— Exercise prompt —
Show each line of the data that contains the word "bbox".

═══ Records for the exercise

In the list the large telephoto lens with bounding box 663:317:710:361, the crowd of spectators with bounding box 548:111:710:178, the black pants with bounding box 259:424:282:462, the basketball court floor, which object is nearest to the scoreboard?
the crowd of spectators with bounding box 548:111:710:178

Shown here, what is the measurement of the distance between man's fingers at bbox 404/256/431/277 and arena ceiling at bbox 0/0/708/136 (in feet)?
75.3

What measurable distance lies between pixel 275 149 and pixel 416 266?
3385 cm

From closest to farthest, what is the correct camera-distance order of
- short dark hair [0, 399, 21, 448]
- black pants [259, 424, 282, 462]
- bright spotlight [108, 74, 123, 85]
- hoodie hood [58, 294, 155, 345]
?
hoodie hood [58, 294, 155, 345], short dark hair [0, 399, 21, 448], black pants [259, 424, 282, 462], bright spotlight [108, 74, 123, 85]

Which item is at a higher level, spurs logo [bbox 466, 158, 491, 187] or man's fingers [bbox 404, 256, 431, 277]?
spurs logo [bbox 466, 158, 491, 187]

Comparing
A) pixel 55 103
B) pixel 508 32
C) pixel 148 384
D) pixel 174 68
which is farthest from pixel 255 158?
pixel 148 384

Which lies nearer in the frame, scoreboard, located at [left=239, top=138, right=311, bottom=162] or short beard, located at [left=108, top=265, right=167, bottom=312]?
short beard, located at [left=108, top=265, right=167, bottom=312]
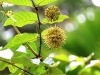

══════

— Response to the exercise —
Shown here, what is the measurement of the distance between man's fingers at bbox 404/256/431/277 and arena ceiling at bbox 0/0/708/136 (in feet)?
Which item is at a higher level, spurs logo [bbox 466, 158, 491, 187] or man's fingers [bbox 404, 256, 431, 277]?
spurs logo [bbox 466, 158, 491, 187]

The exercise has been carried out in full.